## 読解用の抜粋

- - -

宿敵、セナとのあのバトルの裏側
そして、プロストはF1現役時代のこんな裏話も教えてくれた。1990年の日本GPについてのエピソードだ。
当時、チャンピオン争いは、フェラーリのプロスト VS マクラーレン・ホンダのセナという構図で展開されていた。
そして、結末はご存じのとおり。故意か過失か、セナが1周目の1コーナーでプロストにマシンを当て、両者は接触、そしてリタイア。この瞬間、セナのチャンピオンが決まった。
プロストは過去をこう振り返る。「マクラーレン・ホンダにいた僕の元担当エンジニアが、『こんなのおかしいだろ!!』と言って、その日にチームを辞めたという話を聞いたんだ。それを聞いて僕は凄く嬉しかった」
プロストにとっても、最高のエンジンを用意したマクラーレン・ホンダのエンジニアにとっても、セナのやり方に対して「それはないだろ」という気持ちがあった。
そうしたなかで自分の元担当エンジニアが、この出来事の直後にチームを去るという決断をしてくれたことが、彼にとっては嬉しかったのだという。
プロスト語る「モータースポーツの未来はフォーミュラE」
話題は未来へと向かう。プロストはこう続けた。
「マラケシュ戦の直前、ゴーン社長と会ってね。それで彼に『F1の監督をやったらどうか?』と言われたけれど、僕は断ったんだ」
ルノーはフォーミュラEに参戦しつつ、2016年からF1のワークス活動を再開した。
現状、フォーミュラEのシャシーやバッテリーはワンメイクで開発の自由度も低い。バッテリー容量の問題から、レース中にスペアマシンに乗り換えなくてはならない。

- - -

## 掲載された一覧
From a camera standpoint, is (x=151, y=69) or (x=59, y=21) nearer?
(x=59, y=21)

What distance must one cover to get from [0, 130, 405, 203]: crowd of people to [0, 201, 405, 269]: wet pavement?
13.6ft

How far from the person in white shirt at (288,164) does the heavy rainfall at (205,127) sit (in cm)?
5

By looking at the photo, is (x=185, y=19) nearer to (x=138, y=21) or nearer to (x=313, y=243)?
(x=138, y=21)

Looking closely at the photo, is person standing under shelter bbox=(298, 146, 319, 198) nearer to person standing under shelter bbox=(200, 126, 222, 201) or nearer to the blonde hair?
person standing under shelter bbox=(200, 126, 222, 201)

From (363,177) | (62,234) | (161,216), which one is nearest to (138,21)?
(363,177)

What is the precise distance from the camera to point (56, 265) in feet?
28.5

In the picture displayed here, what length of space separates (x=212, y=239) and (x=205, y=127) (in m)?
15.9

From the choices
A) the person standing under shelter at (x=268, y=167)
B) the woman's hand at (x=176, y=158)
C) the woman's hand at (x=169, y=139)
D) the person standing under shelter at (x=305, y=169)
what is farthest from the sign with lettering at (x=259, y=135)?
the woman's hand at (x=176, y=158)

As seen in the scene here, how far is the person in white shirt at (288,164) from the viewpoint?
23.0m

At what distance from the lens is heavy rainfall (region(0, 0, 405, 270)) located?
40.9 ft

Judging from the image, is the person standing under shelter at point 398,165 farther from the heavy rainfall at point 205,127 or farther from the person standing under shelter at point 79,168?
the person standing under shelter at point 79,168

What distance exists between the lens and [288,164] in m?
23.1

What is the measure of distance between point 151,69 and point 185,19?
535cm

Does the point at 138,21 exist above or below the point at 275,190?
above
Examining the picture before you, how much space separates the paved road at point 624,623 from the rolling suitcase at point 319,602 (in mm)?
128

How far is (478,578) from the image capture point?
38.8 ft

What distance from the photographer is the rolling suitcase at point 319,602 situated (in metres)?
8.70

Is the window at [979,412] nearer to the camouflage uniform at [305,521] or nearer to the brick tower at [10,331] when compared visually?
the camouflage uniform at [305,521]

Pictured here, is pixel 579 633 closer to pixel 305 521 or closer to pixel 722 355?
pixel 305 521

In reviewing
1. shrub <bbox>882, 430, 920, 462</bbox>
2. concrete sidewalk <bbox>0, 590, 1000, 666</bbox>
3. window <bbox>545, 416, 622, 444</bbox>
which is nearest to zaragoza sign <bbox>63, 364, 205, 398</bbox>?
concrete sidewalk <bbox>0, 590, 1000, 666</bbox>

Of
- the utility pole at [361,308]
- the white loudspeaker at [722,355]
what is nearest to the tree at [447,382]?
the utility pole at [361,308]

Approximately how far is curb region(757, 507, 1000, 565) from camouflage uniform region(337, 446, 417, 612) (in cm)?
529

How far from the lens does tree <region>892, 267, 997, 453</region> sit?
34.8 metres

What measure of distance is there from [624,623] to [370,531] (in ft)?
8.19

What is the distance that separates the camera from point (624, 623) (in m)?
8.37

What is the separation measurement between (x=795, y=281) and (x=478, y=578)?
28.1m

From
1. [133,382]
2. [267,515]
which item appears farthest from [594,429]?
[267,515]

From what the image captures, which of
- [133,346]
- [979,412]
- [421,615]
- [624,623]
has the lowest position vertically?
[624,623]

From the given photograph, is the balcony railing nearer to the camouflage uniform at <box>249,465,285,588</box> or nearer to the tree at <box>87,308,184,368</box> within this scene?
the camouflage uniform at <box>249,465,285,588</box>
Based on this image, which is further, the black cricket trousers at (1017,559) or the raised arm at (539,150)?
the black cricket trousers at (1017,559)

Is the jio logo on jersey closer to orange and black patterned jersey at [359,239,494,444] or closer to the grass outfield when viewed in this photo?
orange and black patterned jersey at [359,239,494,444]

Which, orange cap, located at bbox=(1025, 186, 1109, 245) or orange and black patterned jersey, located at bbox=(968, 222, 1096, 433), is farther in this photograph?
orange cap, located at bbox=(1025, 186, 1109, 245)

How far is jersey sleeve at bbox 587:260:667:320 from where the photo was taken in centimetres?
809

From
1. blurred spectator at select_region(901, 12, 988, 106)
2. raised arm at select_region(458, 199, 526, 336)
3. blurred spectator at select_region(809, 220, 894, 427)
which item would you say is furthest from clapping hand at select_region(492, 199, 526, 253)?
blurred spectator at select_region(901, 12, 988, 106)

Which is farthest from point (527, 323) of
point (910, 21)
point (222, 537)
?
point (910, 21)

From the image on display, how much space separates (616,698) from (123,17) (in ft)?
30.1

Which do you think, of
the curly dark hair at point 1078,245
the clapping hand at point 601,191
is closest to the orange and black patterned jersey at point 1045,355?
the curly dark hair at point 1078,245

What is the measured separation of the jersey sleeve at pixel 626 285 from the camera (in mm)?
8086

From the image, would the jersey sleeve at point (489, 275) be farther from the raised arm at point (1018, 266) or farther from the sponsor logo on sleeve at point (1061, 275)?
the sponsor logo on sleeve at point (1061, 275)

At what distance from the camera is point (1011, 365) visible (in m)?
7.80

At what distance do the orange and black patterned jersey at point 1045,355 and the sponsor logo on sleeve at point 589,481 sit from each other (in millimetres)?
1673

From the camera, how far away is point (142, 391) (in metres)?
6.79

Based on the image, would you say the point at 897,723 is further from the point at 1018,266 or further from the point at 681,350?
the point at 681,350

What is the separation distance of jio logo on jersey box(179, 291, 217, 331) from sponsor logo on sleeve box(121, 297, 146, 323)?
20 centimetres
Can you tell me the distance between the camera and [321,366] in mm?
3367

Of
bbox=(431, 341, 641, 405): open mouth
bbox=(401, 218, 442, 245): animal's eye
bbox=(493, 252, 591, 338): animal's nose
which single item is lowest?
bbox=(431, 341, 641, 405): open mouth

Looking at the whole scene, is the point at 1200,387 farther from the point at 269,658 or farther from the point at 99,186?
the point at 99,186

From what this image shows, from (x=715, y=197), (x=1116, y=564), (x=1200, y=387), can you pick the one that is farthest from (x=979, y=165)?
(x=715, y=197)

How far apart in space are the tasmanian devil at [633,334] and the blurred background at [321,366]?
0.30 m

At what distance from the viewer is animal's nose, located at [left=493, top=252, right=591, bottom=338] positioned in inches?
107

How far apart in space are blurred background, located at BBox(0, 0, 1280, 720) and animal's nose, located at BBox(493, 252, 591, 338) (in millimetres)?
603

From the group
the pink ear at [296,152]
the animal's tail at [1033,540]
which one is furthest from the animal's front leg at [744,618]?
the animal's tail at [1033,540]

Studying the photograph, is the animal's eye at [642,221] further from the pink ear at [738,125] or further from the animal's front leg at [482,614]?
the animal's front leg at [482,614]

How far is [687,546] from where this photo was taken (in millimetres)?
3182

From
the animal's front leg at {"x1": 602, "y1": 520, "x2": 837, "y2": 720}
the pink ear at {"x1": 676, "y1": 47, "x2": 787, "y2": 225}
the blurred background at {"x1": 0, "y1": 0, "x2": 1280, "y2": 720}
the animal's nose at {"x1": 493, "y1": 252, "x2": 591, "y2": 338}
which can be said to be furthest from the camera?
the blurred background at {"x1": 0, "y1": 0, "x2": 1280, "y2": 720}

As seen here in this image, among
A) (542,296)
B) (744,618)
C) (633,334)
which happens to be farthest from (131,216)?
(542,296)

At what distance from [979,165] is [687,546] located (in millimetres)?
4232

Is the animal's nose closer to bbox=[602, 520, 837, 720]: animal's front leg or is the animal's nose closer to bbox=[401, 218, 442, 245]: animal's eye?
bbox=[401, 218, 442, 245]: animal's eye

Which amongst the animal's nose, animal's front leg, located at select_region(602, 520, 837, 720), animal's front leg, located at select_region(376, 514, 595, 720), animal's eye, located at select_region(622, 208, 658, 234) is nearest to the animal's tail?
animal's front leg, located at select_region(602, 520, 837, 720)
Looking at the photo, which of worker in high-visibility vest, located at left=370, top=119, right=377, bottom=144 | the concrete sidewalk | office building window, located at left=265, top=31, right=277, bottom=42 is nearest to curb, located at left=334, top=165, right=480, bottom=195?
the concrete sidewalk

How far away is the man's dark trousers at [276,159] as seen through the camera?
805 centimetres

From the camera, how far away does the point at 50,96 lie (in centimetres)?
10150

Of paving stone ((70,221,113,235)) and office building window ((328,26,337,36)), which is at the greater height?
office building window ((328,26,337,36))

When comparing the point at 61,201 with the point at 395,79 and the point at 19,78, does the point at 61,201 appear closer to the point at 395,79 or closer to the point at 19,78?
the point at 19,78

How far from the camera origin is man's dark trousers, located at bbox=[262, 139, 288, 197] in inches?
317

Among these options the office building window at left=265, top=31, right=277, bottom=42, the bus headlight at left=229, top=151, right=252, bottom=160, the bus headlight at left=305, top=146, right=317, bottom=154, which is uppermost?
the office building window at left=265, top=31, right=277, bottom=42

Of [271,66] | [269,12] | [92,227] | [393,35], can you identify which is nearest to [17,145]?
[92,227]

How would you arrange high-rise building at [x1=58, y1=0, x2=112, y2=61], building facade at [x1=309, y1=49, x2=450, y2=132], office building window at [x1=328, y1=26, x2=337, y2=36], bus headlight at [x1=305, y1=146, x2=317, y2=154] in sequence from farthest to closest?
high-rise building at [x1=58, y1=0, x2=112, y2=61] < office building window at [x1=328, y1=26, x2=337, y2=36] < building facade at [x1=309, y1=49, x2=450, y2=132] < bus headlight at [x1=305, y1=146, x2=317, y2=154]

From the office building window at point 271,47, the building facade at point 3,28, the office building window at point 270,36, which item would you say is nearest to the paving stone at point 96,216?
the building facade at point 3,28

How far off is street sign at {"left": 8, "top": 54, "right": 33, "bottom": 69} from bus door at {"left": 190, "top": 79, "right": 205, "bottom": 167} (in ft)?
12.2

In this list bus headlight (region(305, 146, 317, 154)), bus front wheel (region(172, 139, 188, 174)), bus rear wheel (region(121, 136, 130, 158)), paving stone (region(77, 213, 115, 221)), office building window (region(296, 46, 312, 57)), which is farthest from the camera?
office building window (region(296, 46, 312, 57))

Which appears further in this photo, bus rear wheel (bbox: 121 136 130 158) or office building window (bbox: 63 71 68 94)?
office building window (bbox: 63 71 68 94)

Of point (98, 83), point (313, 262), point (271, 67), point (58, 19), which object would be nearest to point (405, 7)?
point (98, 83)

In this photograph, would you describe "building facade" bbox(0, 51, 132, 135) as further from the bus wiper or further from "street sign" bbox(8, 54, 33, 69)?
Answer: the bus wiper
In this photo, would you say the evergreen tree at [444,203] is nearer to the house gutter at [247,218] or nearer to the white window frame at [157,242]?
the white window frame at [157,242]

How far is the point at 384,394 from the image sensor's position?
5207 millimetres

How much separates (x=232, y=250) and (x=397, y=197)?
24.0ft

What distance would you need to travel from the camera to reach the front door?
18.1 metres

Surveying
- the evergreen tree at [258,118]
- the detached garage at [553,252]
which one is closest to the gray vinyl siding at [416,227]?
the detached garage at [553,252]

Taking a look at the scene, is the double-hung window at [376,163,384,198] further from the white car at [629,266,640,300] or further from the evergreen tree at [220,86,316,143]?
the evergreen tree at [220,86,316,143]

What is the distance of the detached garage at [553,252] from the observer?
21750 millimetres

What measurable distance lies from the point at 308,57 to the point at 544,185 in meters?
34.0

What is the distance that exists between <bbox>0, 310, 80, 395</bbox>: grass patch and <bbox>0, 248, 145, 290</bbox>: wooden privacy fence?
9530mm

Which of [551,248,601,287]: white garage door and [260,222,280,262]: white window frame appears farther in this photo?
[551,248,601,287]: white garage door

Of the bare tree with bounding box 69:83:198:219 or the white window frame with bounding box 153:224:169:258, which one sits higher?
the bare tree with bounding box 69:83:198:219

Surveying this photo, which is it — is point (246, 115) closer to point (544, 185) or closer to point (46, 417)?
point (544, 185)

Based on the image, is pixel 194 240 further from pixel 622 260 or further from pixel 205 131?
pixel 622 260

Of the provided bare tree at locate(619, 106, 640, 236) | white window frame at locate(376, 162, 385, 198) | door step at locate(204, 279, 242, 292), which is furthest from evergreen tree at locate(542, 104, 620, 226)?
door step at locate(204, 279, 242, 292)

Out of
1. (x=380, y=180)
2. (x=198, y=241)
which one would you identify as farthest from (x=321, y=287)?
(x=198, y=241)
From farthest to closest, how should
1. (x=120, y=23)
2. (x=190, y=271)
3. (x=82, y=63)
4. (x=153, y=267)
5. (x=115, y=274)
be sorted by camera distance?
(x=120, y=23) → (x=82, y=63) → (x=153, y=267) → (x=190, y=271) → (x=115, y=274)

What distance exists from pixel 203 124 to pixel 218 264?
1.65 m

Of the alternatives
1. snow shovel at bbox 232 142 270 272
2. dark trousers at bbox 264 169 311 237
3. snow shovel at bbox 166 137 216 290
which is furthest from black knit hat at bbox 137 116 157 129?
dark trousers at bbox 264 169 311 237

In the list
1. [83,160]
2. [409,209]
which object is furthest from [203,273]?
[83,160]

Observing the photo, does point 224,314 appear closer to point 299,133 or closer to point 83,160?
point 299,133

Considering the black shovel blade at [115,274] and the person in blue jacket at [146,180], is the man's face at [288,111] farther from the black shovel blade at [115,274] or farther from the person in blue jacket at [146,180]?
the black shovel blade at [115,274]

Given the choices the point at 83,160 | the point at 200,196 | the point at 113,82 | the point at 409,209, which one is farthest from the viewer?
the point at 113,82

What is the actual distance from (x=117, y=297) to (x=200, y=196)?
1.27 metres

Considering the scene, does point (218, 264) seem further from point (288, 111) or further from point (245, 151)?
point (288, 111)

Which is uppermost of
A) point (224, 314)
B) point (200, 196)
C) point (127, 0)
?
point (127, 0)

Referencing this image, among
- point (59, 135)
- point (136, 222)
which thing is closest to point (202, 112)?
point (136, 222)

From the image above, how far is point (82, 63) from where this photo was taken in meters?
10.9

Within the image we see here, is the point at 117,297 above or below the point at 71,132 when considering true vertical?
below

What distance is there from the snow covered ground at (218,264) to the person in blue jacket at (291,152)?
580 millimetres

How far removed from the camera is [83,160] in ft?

- - -

## 取り組む課題
1. 抜粋によると、ゴーン社長から「F1の監督をやったらどうか?」と言われたプロストは、どう応じたか。
2. 抜粋のうち、「プロストにとっても、最高のエ」を含む語句で始まり「れたけれど、僕は断ったんだ」」で終わる部分を、一字一句違えずに書き写しなさい。
この一覧は、解答には使わない。

## 解答例
1. 断った。

2.
プロストにとっても、最高のエンジンを用意したマクラーレン・ホンダのエンジニアにとっても、セナのやり方に対して「それはないだろ」という気持ちがあった。
そうしたなかで自分の元担当エンジニアが、この出来事の直後にチームを去るという決断をしてくれたことが、彼にとっては嬉しかったのだという。
プロスト語る「モータースポーツの未来はフォーミュラE」
話題は未来へと向かう。プロストはこう続けた。
「マラケシュ戦の直前、ゴーン社長と会ってね。それで彼に『F1の監督をやったらどうか?』と言われたけれど、僕は断ったんだ」